Reflection waveform inversion

Author

Kristian Torres

Published

April 6, 2023

Conventional FWI has problems updating the deeper part of the model when the recorded data has insufficient diving wave information. As an alternative flavour to FWI, Reflection waveform inversion (RWI) seeks to harness the reflection data that extend to the deepest reflectors to overcome the diving-wave limitation of standard FWI. In RWI, the waveform inversion problem is re-formulated by explicitly separating the (velocity) model reconstruction into two processes: a low-wavenumber background reconstruction and a high-wavenumber reflectivity update. The reflectivity is retrieved by an LSM algorithm and used as a prior (initial guess) for the background model updates. The background model reconstruction uses a weak tomography-like transmission component built with a reflection kernel (the rabbit-ears wave paths). This kernel does not consider the stronger migration isochrone on the conventional FWI sensitivity kernel, which is useless for macro velocity model building and imprints a mispositioned seismic image into the reconstruction.

RWI sensitivity kernel

In this section, I calculate the sensitivity kernel (gradient for a single source-receiver pair) of the reflection waveform inversion problem for a toy experiment using the acoustic wave equation with constant density inspired by Operto (slides 161-166). Operto shows his results in the frequency domain. I follow his notation for simplicity, but my implementation and results are in the time-domain.
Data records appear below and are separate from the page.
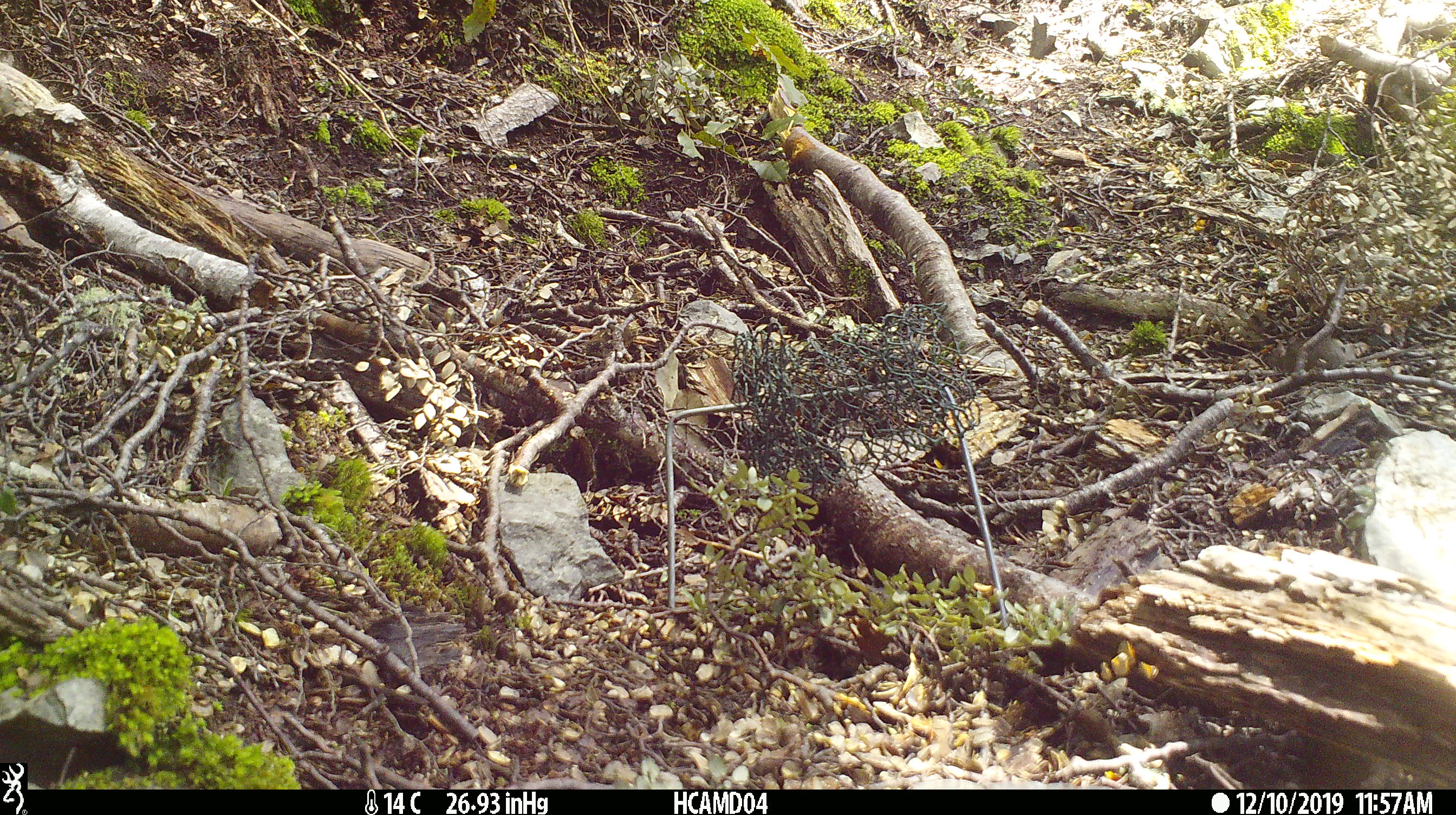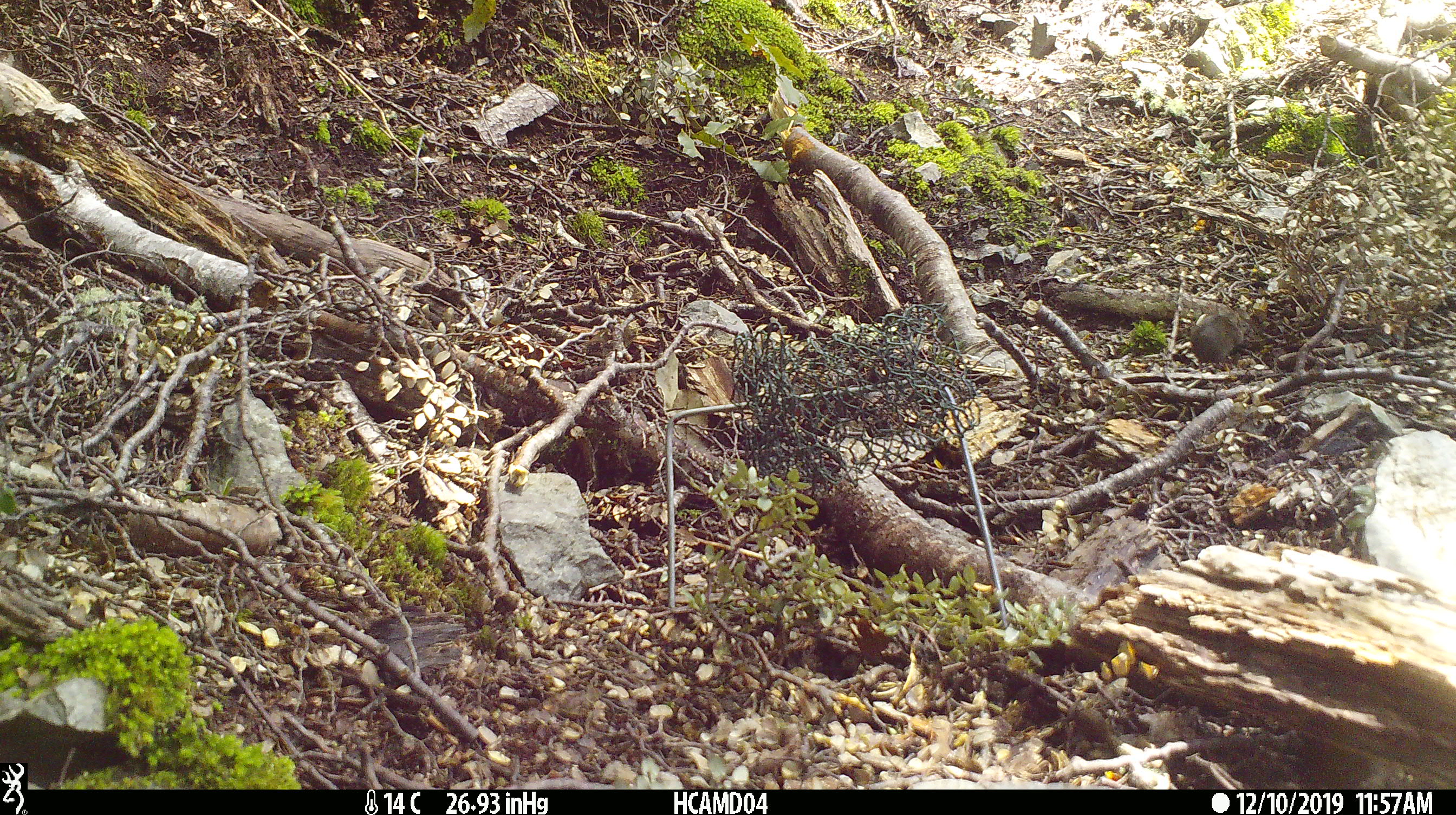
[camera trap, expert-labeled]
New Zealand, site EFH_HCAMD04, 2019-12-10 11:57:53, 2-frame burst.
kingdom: Animalia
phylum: Chordata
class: Mammalia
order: Rodentia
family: Muridae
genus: Mus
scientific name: Mus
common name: mouse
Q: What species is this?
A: Mouse (Mus).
The experiment setup consists of one single source-receiver pair at the surface of a homogeneous 2D velocity field with a single horizontal reflector, as shown in Figure 1. In RWI, the background velocity and reflectivity reconstruction are done alternatingly (expensive!). However, the reflectivity model is assumed to be known to show the RWI sensitivity kernel in this example.
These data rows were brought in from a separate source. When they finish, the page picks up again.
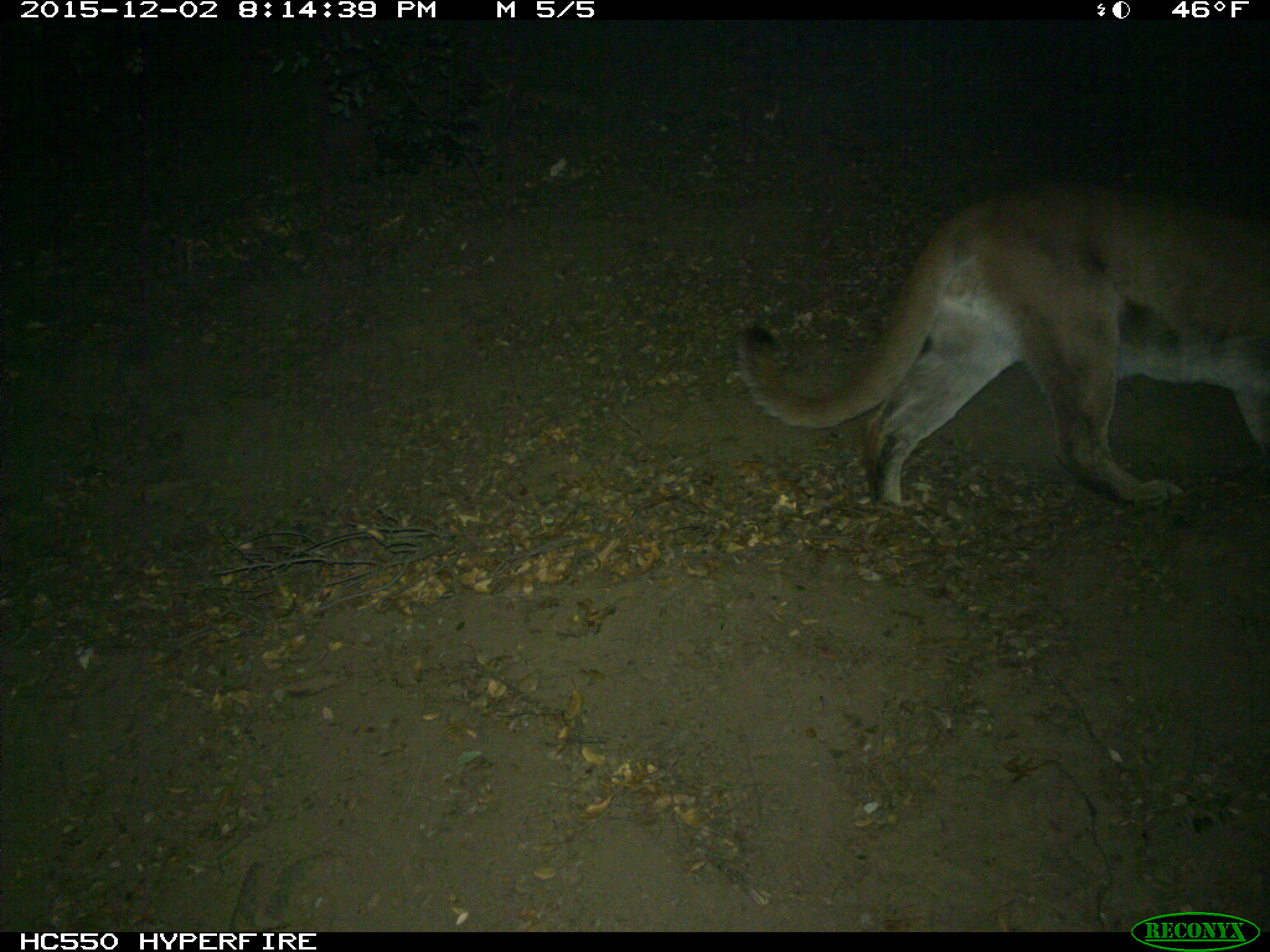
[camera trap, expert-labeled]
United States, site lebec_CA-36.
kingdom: Animalia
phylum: Chordata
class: Mammalia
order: Carnivora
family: Felidae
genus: Puma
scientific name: Puma concolor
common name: mountain lion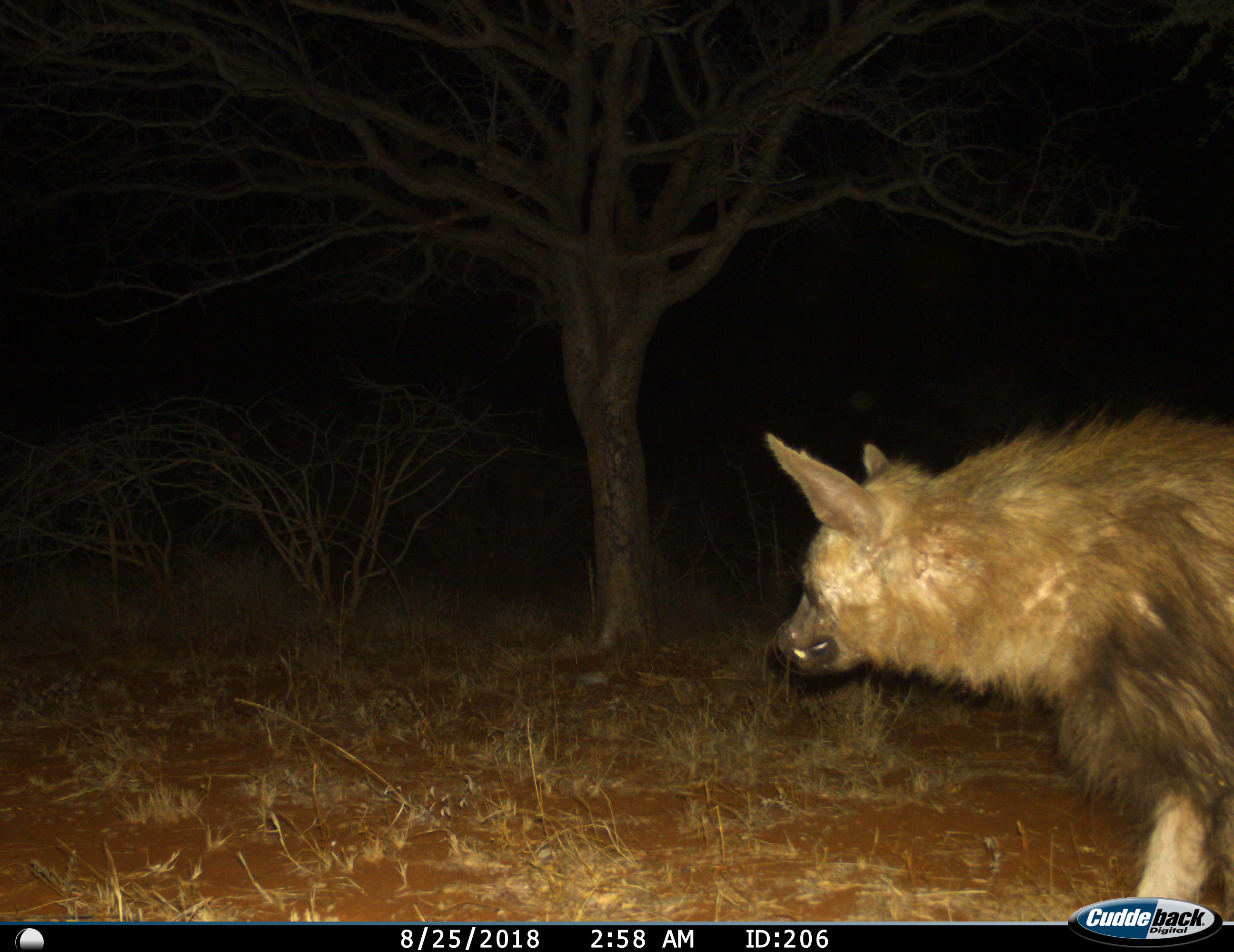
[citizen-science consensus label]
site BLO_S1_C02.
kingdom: Animalia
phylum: Chordata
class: Mammalia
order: Carnivora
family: Hyaenidae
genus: Parahyaena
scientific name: Parahyaena brunnea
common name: brown hyena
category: hyenabrown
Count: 1.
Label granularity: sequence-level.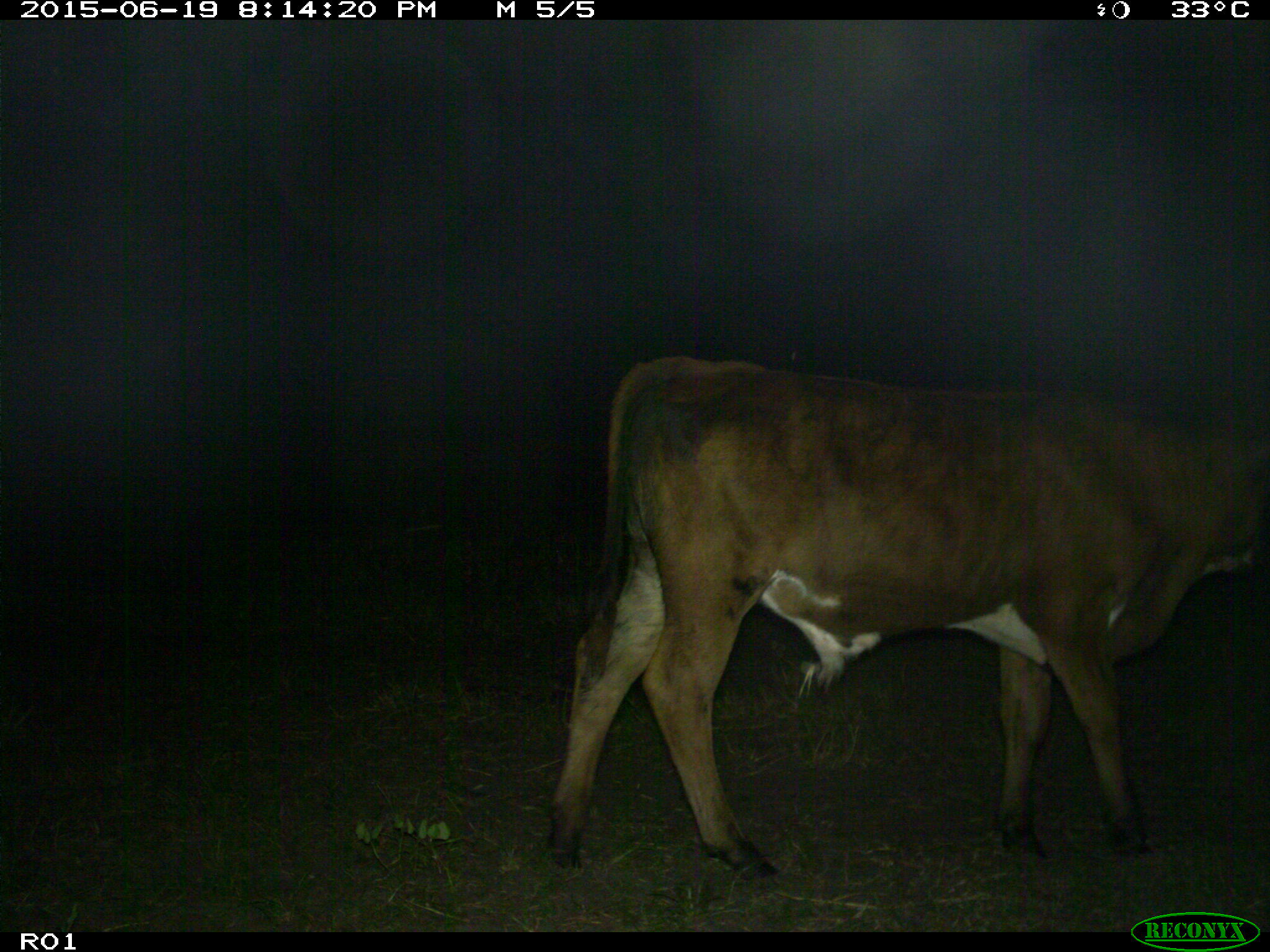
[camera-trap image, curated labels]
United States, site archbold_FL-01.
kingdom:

Figure 1: The true velocity model with a flat reflector. The red and green symbols indicate the position of the source and receiver, respectively.
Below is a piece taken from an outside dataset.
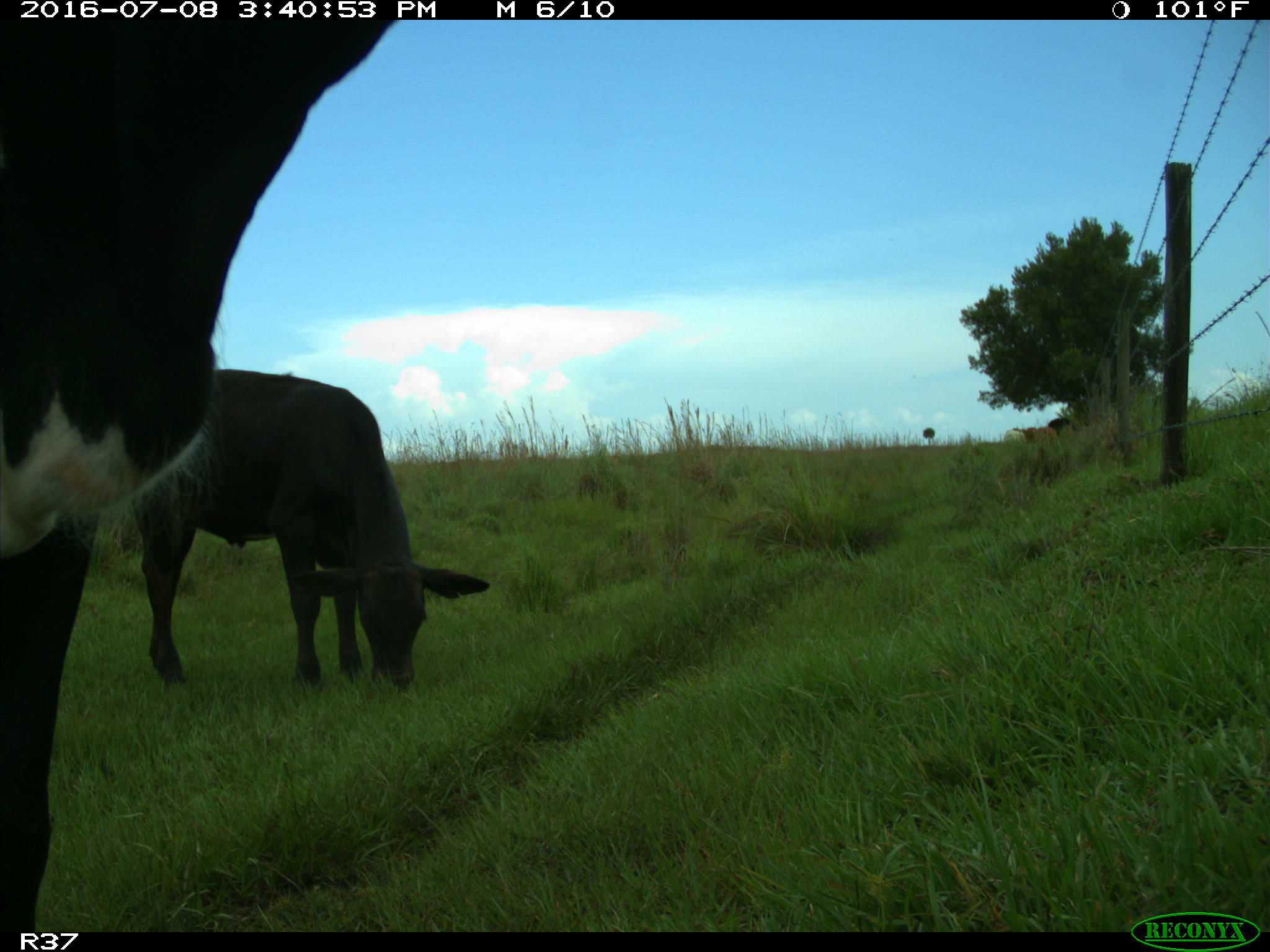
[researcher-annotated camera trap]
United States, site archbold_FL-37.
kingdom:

Following Operto (slide 163), the linearized RWI cost function is written as \[\begin{equation} C(\mathbf{m}) = \frac{1}{2}||\delta \mathbf{d}(\mathbf{m}) - \delta\mathbf{d}_{\text{obs}} ||_2^2, \end{equation}\] with \(\mathbf{m}\) denoting the parametrization of the low-wavenumber subsurface velocity model in terms of the squared slowness, \(\delta\mathbf{d}_{\text{obs}}\) represents the observed reflection data, \(\mathbf{P}\) is a “sample at the receiver position” or extraction operator such that \(\delta\mathbf{d}(\mathbf{m}) = \mathbf{P}\delta\mathbf{u}(\mathbf{m})\), and \(\delta\mathbf{u}(\mathbf{m})\) is the modeled scattered data that satisfies the wave equation under the Born approximation, \[ \mathbf{A}(\mathbf{m})\delta \mathbf{u} = -\omega^2\text{diag}(\delta \mathbf{m})\mathbf{u}(\mathbf{m})\tag{2}, \] where \(\delta\mathbf{m}\) is the high-wavenumber reflectivity component, \(\mathbf{u}\) is the down-going source wavefield, and \(\mathbf{A}(\mathbf{m})= \Big[\omega^2\text{diag}(\mathbf{m}) + \nabla \Big]\).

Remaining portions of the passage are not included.